Basic things were all of a sudden impossible. I do tend to have a nap around noon, so I lower the shutters. Electronic shutters. And I tell Siri on my HomePod to wake me up. The HomePod connected to electricity and needing internet.

As I was cooking on an electric hob, I had to pause and put the veggies back into the fridge. That was turned off.

Also, and this is entirely on me, my phone had less than 20 per cent left.

In the end, I had to thank Gutenberg. At least I could read a few pages of my book thanks to the power of the sun!

But what if this happened at night, though? Well, I need more candles.

Thoughts on Writing Each and Every Day

Josh Ginter on writing daily blogposts for The Newsprint:

It’s not just about being exhausting, however. There are nights where you just want to veg and play video games rather than throwing something together for the blog. There are times when you don’t have a fully formed opinion and you sort of puke it out into existence. Or you create filler pieces to get through a few days.

I am in a similar position. Since November 4th, when I restarted this blog, I have written a piece at least five times a week.

I enjoy these daily writing sessions and mostly do them to strengthen my writing muscle which has been suffering from atrophy for several months.

But I don't think I can keep them up for longer than the month I've been planning to do so. And the reasons are the same as what Josh mentions here:

It's exhausting, though that is the point. It's like exercising. You have to stretch yourself to get better at it. But what annoys me most is that I don't have the time to think or do some proper research first: I take an idea, I write, I wait at least an hour, I edit, I publish, and all of this times five. And then I write a newsletter for Thursdays.

My overall plan for the blog in the future is to keep writing my newsletter on Thursdays (I will publish the newsletter essay on this blog, but to see the links I share and the status updates, you have to sign up for free), and write one to two bigger essays per week. Additionally, I will keep writing different series like Tsundoku and Select and maybe add a few more over time.

I will also keep up the daily writing habit, but solely in my journals. At least there no one cares if thoughts are only half baked.

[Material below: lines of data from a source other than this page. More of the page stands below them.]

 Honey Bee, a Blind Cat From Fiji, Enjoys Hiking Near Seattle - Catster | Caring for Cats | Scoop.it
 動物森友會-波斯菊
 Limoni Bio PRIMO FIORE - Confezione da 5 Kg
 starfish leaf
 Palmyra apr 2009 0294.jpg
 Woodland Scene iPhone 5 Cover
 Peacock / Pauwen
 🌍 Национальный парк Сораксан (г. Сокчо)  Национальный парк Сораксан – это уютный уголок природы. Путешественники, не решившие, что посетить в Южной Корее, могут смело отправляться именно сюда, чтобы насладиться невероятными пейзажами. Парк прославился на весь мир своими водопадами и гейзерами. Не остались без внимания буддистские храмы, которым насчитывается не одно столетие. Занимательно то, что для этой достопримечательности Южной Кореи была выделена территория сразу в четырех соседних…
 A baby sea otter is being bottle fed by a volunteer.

My books are going digital

I got a Kindle. Well, I ordered one, but as you can see from the screenshot, it will take a while before I get it. It looks like the current shortages even affect that behemoth called Amazon.

I owned a Kindle in the past and didn't like it. Or rather, I didn't use it. Unlike today, I was not an avid reader back then, and the Kindle didn't change me into one. So I gifted it to a friend. From what I have been told, he still uses it to this day.

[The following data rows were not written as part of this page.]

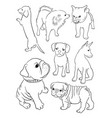dog line art vector image vector image
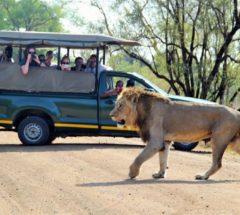 6 Day Safari Tremisana Lodge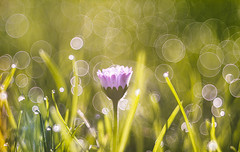 Daisy (Dhina A) Tags: sony a7rii ilce7rm2 a7r2 a7r dukane 3inch f25 dukane3inchf25 vintage bokeh circlebokeh projector projection lens trioplan diaplan pentaconav daisy flower water drops dewdrops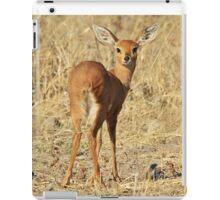 Steenbok - Shy and Elusive Beauty - Cute African Wildlife iPad Case/Skin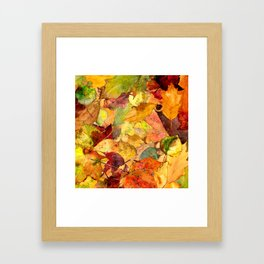 The Fall Forest Floor Framed Art Print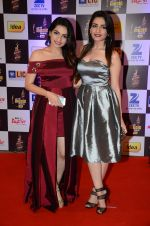 at radio mirchi awards red carpet in Mumbai on 29th Feb 2016 (440)_56d59e62e6fb0.JPG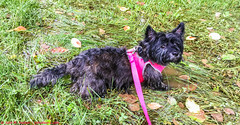 2018.05.30.3196 Like a Hog in Slop -- or Is It Dog? (Brunswick Forge) Tags: 2017 grouped dog dogs animal animals doggy puppy puppies cairn terrier iphone water spring virginia favorited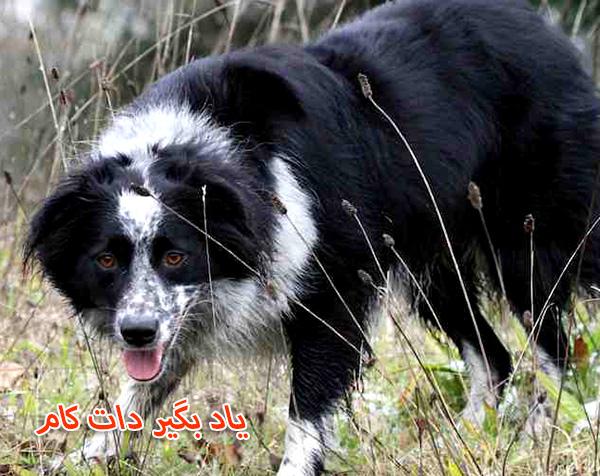معرفی سگ گله بردر کولی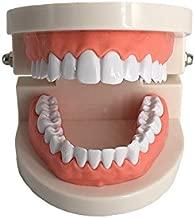 Standard Teeth Model, YOUYA DENTAL Kids Dental Teaching Study Supplies Adult Standard Typodont Demonstration Teeth Model(Without Wisdom Teeth)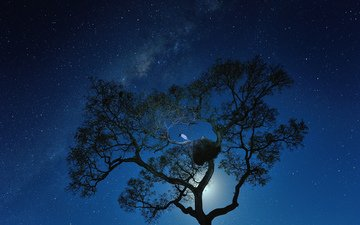 night, tree, stars, socket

Yet, I still got one. Because I am, quite frankly, running out of space.

I love paper books. I love how they feel, what they smell like the first time you open them. I love when covers in a series match and create a complete artwork. I love when an author cared deeply about what typefaces were used, how the letters look on the page, how wide the margins are.

But, unfortunately, my bookshelf is slowly filling up. I have started to choose which books to display and which ones to hide in boxes. Also, I do tend to read a lot in bed. But sharing one with someone usually trying to sleep before you, means neither a reading light nor the light of an iPad screen is tolerated. Which is why I went with the Kindle.

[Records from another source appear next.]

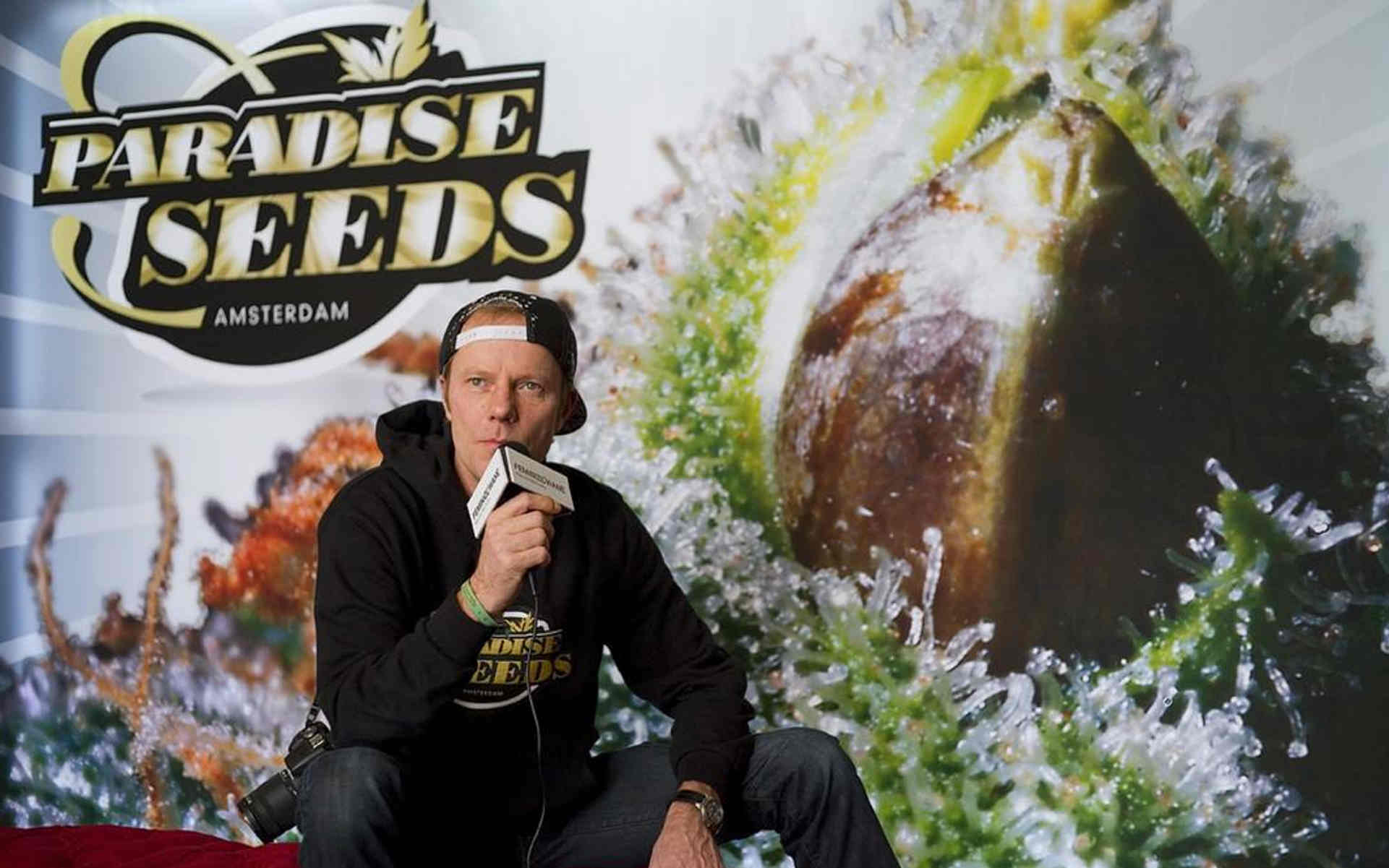 Paradise Seeds – holenderski bank nasion z tradycjami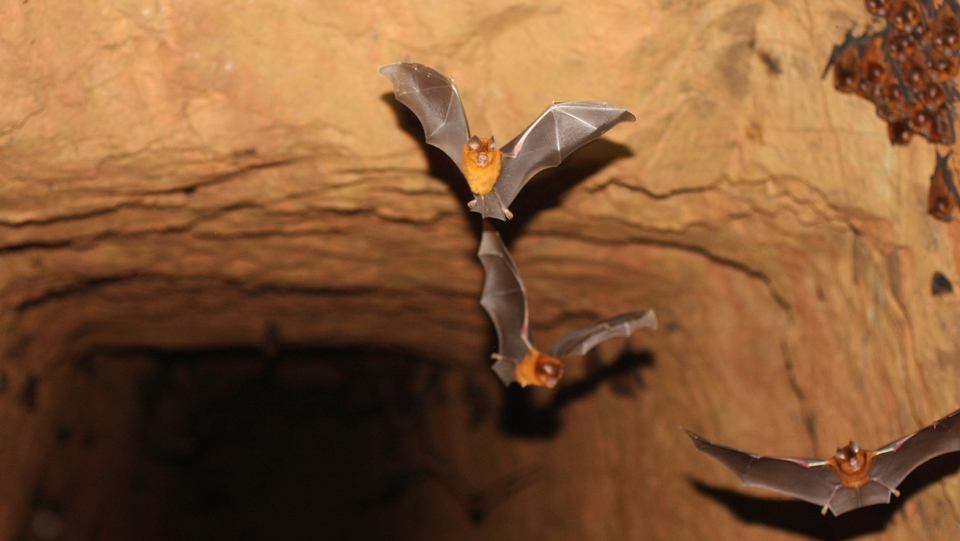These leaf-nosed bats live in an abandoned gold mine in Western Kenya. (Courtesy B.D. Patterson/Field Museum)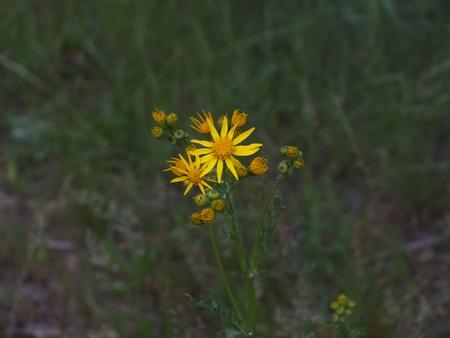 developed yellow field flower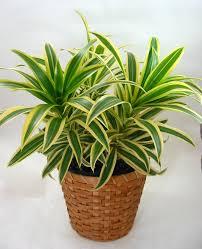 indoor plants india plants foliage plants house plants blumengarten florist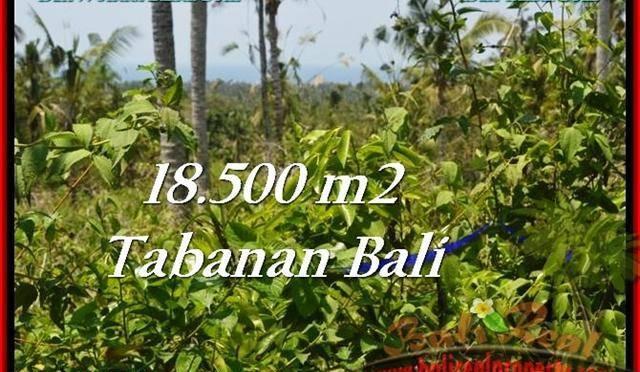 INVESTASI PROPERTY, JUAL TANAH MURAH di TABANAN TJTB232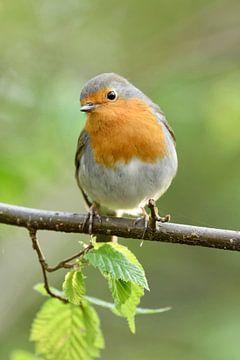 Robin ( Erithacus rubecula ) au printemps, a l'air un peu curieux, vert frais, faune, Europe.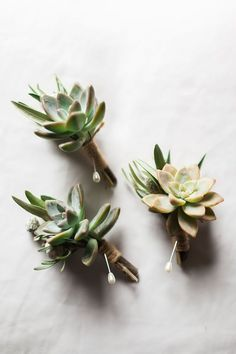 Succulent Boutonnieres, love! Chic Garden Wedding at Verandas Beach House | Katie Jackson Photography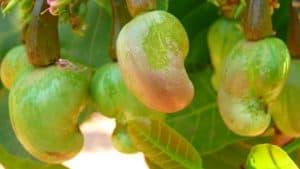 Cashew market report Cornhouse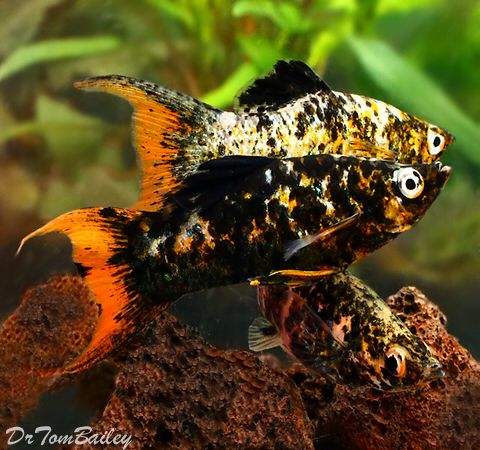 Orangetail Lyretail Molly Males Featured Item Orange Tail Lyretail Molly Fish Petfish Aquarium Aquariums Fres Aquarium Fish Tropical Fish Pet Fish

I believe the overall reading experience will suffer in some while increasing in other aspects: The whole tactility, the usage of different senses will be gone, as will be the collector's part of owning books. Also, try to lend an ebook to someone.

On the other hand, the portability and ease of use will increase. I don't have to wait for a book to ship anymore. I don't have to be annoyed that the paperback editions are most often released six months after the vastly inferior hardcover book release. When travelling or commuting, I can carry several books without killing my back.

I still plan to get the paperback editions of the books I especially enjoy. I tend to reread those, and that way, I can technically have the best of both worlds.

However, one question remains: If people can't see the cover of the book I am reading while in public, how do they know I am very intelligent?